▶ _Written problem 1_: According to the matrix algebra overview below, why can the two matrix-power questions be solved without diagonalising?
▶ _Written problem 2_: From the matrix algebra overview below, write out the passage from "Why This Chapter" to "and pattern recognition.".

▶ _Quoted text_:
+++

Algebra of matrices

At a Glance

Frequency: 5 sub-parts across 3 of 13 years (2015, 2016, 2021)
Priority tier: T3
Marks (count): 10 (2), 12 (1), 4 (1), 7 (1)
Average solve time: ~5 min
Difficulty mix: easy 3, medium 2
Section: A | Dominant type: computation

Why This Chapter Matters

All five appearances are short, marks-efficient questions in Section A (compulsory or part of Section A optional). The two matrix-power questions reward knowing two algebraic patterns — nilpotency and cyclicity — that let you collapse a high power to something trivial without diagonalising. The trace identity question is a 3-minute proof that shows up as a stepping stone to the “commutator ≠ identity” result. None of these require deep theory; they reward systematic computation and pattern recognition.

+++

▶ _Extracted records_:
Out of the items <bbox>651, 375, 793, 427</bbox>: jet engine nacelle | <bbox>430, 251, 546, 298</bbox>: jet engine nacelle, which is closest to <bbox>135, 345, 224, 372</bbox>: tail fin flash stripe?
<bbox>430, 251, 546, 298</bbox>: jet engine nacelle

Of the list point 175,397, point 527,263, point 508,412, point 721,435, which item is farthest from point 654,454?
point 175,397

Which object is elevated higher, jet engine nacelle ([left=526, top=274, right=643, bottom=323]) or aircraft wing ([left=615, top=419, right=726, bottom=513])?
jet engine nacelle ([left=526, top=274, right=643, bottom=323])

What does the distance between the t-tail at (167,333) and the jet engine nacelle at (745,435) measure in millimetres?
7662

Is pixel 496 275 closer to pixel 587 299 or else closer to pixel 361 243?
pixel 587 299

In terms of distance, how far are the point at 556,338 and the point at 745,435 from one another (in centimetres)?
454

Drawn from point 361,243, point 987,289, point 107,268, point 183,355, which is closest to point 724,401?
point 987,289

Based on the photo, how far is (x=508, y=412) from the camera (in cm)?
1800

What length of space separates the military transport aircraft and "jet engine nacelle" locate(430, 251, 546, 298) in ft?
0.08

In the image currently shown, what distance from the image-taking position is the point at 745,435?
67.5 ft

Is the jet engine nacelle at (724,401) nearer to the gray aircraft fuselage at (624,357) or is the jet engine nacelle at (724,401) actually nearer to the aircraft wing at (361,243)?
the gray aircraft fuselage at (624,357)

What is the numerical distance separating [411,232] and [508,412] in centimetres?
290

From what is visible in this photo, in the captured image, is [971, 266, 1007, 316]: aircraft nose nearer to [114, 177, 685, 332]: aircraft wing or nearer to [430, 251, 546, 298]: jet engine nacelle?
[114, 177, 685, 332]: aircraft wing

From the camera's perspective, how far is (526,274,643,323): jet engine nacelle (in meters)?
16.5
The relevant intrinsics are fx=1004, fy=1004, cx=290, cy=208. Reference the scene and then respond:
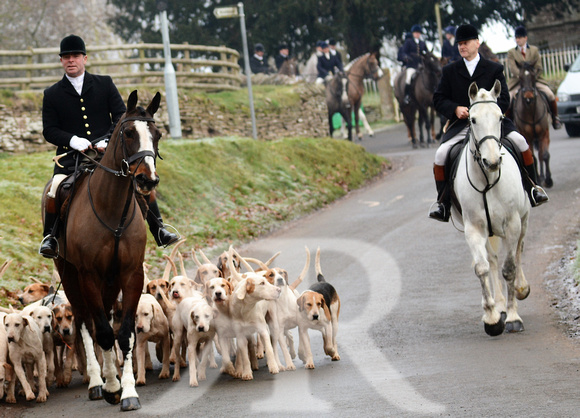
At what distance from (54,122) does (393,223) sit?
31.4 ft

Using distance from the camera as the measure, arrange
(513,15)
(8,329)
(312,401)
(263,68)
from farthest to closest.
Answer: (513,15), (263,68), (8,329), (312,401)

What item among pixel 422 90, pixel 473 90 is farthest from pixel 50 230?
pixel 422 90

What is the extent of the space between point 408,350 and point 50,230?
3.60 metres

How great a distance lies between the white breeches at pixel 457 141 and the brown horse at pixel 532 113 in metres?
8.32

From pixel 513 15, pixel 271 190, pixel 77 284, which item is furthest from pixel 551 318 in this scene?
pixel 513 15

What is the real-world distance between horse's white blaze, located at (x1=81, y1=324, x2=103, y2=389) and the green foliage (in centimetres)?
424

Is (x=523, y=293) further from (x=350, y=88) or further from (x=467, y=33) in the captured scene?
(x=350, y=88)

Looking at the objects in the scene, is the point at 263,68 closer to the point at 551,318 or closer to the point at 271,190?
the point at 271,190

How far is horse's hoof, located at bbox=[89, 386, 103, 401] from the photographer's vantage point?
9.01 metres

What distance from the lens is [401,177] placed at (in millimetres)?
23703

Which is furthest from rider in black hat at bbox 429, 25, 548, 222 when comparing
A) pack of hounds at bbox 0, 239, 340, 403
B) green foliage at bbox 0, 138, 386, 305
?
green foliage at bbox 0, 138, 386, 305

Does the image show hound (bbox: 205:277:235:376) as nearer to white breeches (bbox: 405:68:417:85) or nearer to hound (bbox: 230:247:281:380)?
hound (bbox: 230:247:281:380)

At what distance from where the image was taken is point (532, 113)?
19.4 metres

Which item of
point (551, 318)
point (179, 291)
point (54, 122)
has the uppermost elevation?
point (54, 122)
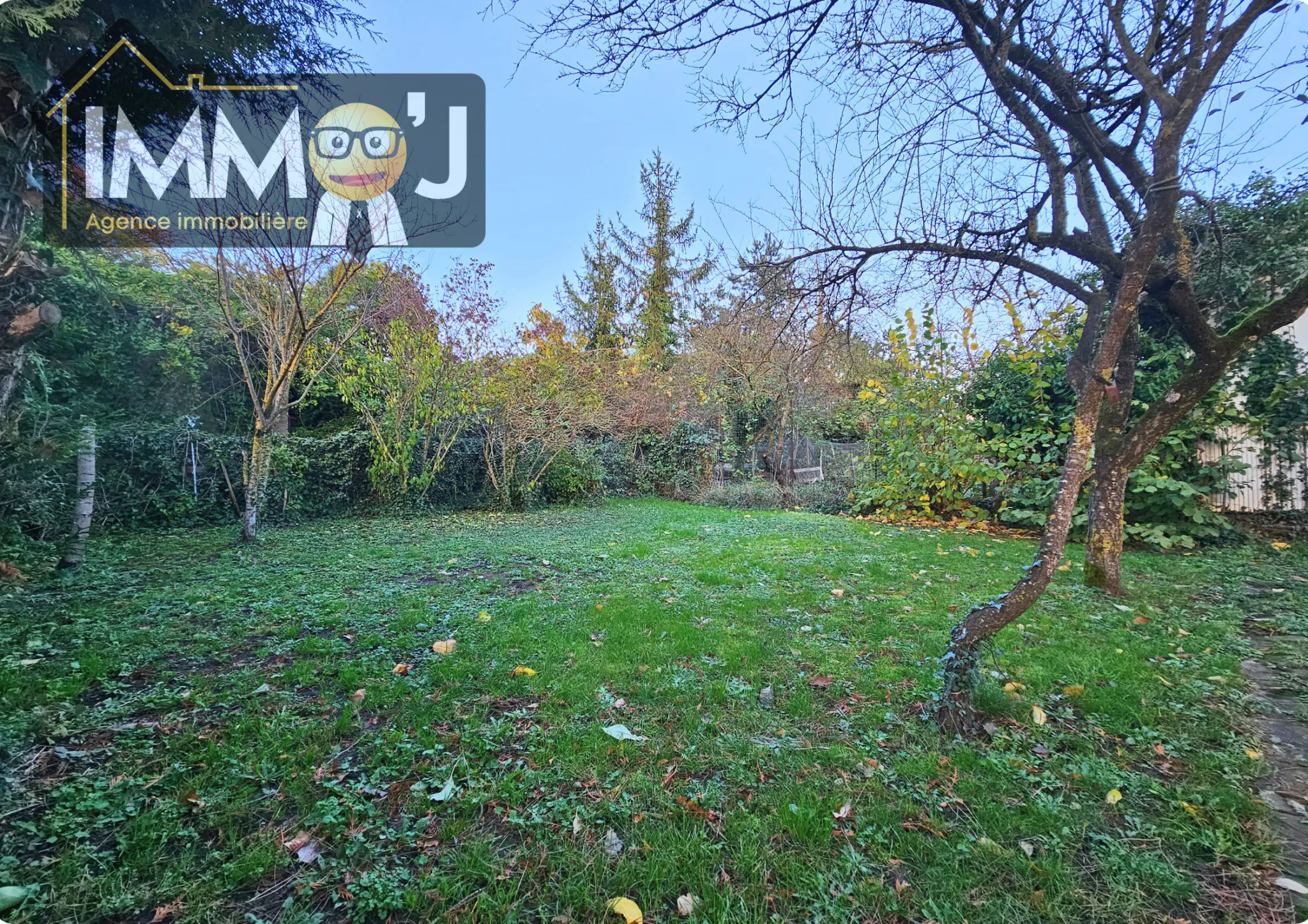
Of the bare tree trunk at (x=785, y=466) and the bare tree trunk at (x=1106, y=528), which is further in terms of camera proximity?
the bare tree trunk at (x=785, y=466)

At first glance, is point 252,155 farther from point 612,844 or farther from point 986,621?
point 986,621

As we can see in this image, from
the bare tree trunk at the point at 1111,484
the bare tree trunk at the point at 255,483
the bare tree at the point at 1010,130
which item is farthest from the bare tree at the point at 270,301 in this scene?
the bare tree trunk at the point at 1111,484

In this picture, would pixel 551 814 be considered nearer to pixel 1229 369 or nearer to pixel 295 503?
pixel 295 503

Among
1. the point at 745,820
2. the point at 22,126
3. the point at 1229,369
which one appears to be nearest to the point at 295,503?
the point at 22,126

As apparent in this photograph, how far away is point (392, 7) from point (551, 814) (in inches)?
228

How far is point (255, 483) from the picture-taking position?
5543 mm

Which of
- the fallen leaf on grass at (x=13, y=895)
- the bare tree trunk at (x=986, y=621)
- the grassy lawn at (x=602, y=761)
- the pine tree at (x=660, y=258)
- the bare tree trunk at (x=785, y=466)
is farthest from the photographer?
the pine tree at (x=660, y=258)

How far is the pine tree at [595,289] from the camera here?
64.7 feet

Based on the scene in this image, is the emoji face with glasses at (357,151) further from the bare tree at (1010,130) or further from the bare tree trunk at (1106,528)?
the bare tree trunk at (1106,528)

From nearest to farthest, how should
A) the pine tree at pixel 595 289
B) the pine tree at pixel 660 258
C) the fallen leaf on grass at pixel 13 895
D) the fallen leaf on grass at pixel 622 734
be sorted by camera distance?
the fallen leaf on grass at pixel 13 895 → the fallen leaf on grass at pixel 622 734 → the pine tree at pixel 595 289 → the pine tree at pixel 660 258

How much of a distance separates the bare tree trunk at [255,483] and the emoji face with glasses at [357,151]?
293 centimetres

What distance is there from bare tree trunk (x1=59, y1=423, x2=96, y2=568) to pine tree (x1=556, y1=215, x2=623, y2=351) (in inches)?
632

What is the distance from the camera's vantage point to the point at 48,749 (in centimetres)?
178

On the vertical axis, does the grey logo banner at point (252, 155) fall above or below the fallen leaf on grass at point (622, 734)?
above
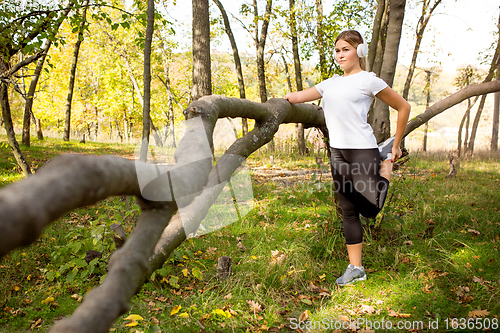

+++

▶ _Full answer 1_: They reward knowing two algebraic patterns, nilpotency and cyclicity. These patterns let you collapse a high power to something trivial without diagonalising.

▶ _Full answer 2_:
Why This Chapter Matters

All five appearances are short, marks-efficient questions in Section A (compulsory or part of Section A optional). The two matrix-power questions reward knowing two algebraic patterns — nilpotency and cyclicity — that let you collapse a high power to something trivial without diagonalising. The trace identity question is a 3-minute proof that shows up as a stepping stone to the “commutator ≠ identity” result. None of these require deep theory; they reward systematic computation and pattern recognition.